There's a reason that I carry around a notebook with me everywhere that I go. The reality is that if you don't respect the muse, she'll stop showing up. You might tell yourself that, if it's important enough, you'll remember later. But that's just not how it works. So, when she shows up, listen. Write it down, sketch it out. If you're at an event, escape to the bathroom to write down lyrics or lists or phrases. The more you listen, the better you'll get at recognizing the voice of the creative muse apart from the normal chatter in your mind.
SIX. Magic lives outside of your comfort zone.
Over the past couple of years, I've spent some time working through Danielle LaPorte's The Desire Map - the premise of which goes a little like this: get clear on how you most deeply want to feel and then... go do things that make you feel the way you want to feel. In our Type A culture, it's pretty revelatory on a personal level. One of my "Core Desired Feelings" is expansive. I want to live wide, open, expanding into spaces that previously, well, scared the hell out of me. So, I write about things that scare me, do things that bust the comfort zones wide open, have conversations that expand my view of the world. Talk about material for transformation. Within the confines of being safe, go explore, my friend. Magic lives there.
SEVEN. The good stuff takes time.
Be patient with yourself.
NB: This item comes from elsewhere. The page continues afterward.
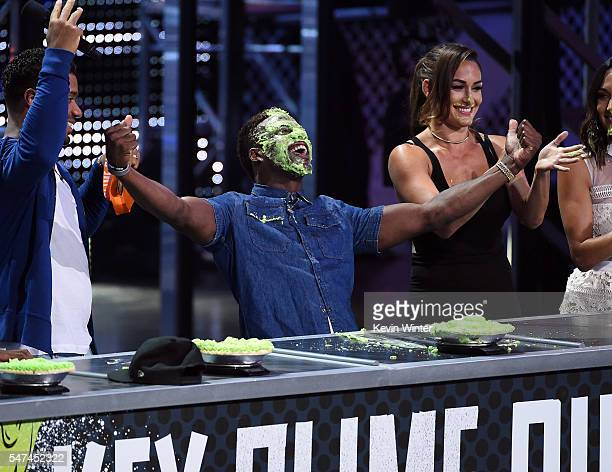 Host Russell Wilson NFL player Emmanuel Sanders and WWE personality Nikki Bella participate in a pieeating contest onstage during the Nickelodeon...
Don't judge your creation in comparison to someone else's. (Was that two pieces of advice?) The really good stuff takes time to create, so let it percolate and simmer. Whether it's a painting or a book, an entrepreneurial pursuit or a new entree, give it the time that it needs to cook.
What about you? What are your creative rituals? How do you make the intentional time and space to write or paint or play?